§ **WRITTEN TASK**: Omit any picture, and return the remaining data exactly as written.

§ **Spatial data with pictures**:
□ □ □ □
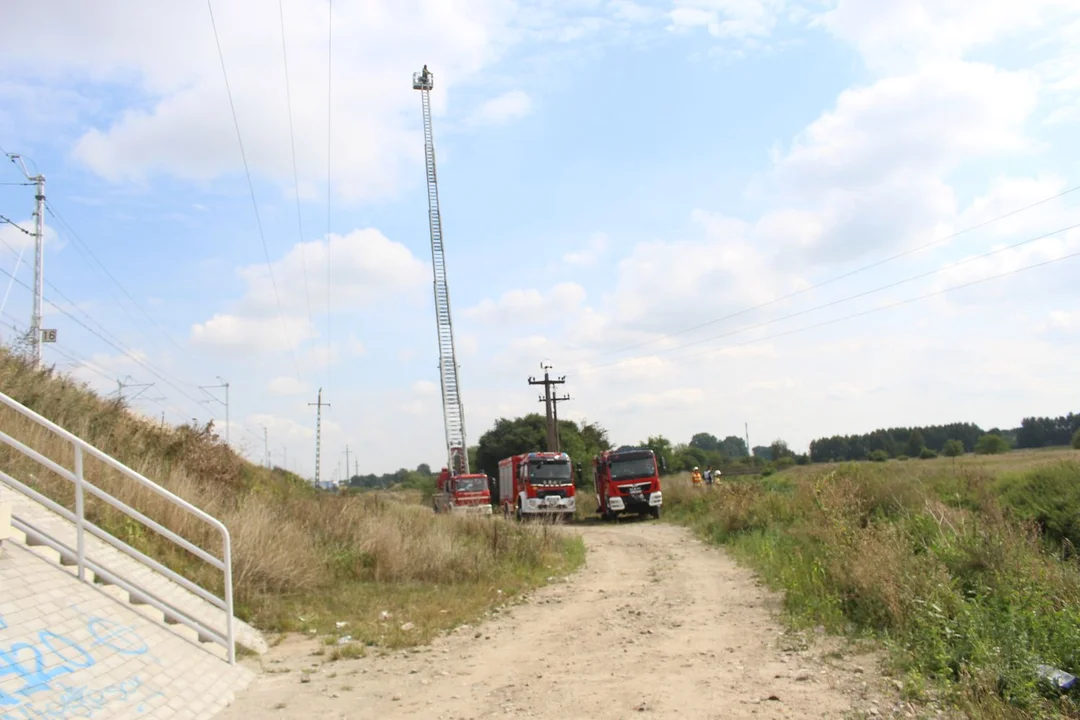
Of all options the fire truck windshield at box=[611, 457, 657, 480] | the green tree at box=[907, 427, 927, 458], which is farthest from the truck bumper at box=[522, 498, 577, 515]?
the green tree at box=[907, 427, 927, 458]

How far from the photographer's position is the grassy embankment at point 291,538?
1033cm

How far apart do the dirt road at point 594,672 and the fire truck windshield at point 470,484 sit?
979 inches

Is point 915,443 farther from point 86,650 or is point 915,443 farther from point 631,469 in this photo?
point 86,650

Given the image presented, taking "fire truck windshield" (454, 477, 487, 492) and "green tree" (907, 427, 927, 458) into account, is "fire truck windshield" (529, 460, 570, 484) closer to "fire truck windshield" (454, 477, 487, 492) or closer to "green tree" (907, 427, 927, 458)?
"fire truck windshield" (454, 477, 487, 492)

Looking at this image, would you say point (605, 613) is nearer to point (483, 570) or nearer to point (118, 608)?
point (483, 570)

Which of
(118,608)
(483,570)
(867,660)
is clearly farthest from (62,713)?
(483,570)

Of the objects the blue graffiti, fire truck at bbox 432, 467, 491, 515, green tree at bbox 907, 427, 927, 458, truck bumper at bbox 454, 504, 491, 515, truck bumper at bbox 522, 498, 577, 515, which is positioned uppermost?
green tree at bbox 907, 427, 927, 458

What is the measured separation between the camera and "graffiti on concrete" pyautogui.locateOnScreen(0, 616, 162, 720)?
5.07 metres

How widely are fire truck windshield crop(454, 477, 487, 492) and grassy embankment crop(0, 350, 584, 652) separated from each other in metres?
17.5

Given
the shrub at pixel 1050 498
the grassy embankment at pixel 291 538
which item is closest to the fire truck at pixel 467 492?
the grassy embankment at pixel 291 538

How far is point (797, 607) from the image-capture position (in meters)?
10.4

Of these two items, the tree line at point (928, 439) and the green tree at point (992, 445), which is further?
the tree line at point (928, 439)

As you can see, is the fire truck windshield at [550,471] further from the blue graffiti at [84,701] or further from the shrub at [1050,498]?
the blue graffiti at [84,701]

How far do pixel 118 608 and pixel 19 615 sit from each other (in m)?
1.20
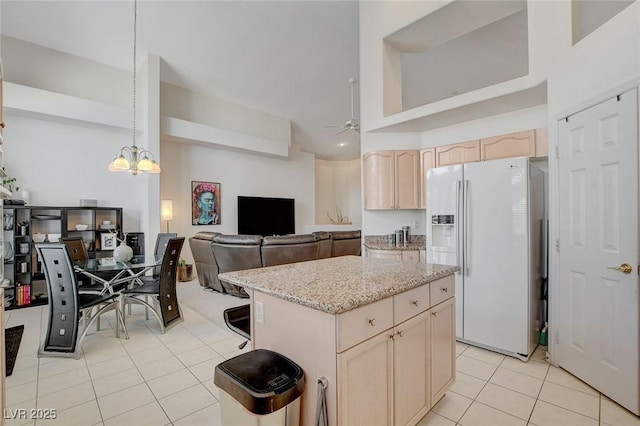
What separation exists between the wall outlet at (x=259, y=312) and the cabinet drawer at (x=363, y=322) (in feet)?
1.81

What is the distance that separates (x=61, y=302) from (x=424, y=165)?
427 centimetres

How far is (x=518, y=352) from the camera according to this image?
8.56 feet

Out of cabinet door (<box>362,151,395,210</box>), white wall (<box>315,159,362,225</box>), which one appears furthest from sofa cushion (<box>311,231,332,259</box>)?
white wall (<box>315,159,362,225</box>)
□ □ □ □
§ **FULL ANSWER**:
Of all options the fire truck windshield at box=[611, 457, 657, 480] | the green tree at box=[907, 427, 927, 458], which is farthest from the truck bumper at box=[522, 498, 577, 515]?
the green tree at box=[907, 427, 927, 458]

How far from the photographer's position is the grassy embankment at point 291,538?
1033cm

How far apart do the dirt road at point 594,672 and the fire truck windshield at point 470,484 sit?
979 inches

Is point 915,443 farther from point 86,650 or is point 915,443 farther from point 631,469 in this photo?
point 86,650

Given the image presented, taking "fire truck windshield" (454, 477, 487, 492) and "green tree" (907, 427, 927, 458) into account, is "fire truck windshield" (529, 460, 570, 484) closer to "fire truck windshield" (454, 477, 487, 492) or closer to "green tree" (907, 427, 927, 458)?
"fire truck windshield" (454, 477, 487, 492)

Looking at this image, would you say point (605, 613) is nearer to point (483, 570) or nearer to point (118, 608)?
point (483, 570)

Which of
(118,608)
(483,570)
(867,660)
is clearly farthest from (62,713)?
(483,570)

Of the objects the blue graffiti, fire truck at bbox 432, 467, 491, 515, green tree at bbox 907, 427, 927, 458, truck bumper at bbox 454, 504, 491, 515, truck bumper at bbox 522, 498, 577, 515, which is positioned uppermost?
green tree at bbox 907, 427, 927, 458

What is the measured separation between the camera and "graffiti on concrete" pyautogui.locateOnScreen(0, 616, 162, 720)?
5.07 metres

How widely are fire truck windshield crop(454, 477, 487, 492) and grassy embankment crop(0, 350, 584, 652) separated from each other in metres?
17.5

Given
the shrub at pixel 1050 498
the grassy embankment at pixel 291 538
which item is closest to the fire truck at pixel 467 492?
the grassy embankment at pixel 291 538

How far is point (797, 607) from the image-capture position (in meters)?
10.4

Of these two items, the tree line at point (928, 439) and the green tree at point (992, 445), which is further?
the tree line at point (928, 439)

As you can see, is the fire truck windshield at [550,471] further from the blue graffiti at [84,701] or further from the shrub at [1050,498]?
the blue graffiti at [84,701]

How far do pixel 118 608 and pixel 19 615 sit from each other (in m)?
1.20
What separation exists between the wall outlet at (x=259, y=312) and the cabinet drawer at (x=363, y=322) (in feet)?
1.81

What is the distance that separates (x=61, y=302) from (x=424, y=165)?
427 centimetres

How far is (x=518, y=352) from the camera according to this image?
8.56 feet

Out of cabinet door (<box>362,151,395,210</box>), white wall (<box>315,159,362,225</box>), which one appears furthest from sofa cushion (<box>311,231,332,259</box>)?
white wall (<box>315,159,362,225</box>)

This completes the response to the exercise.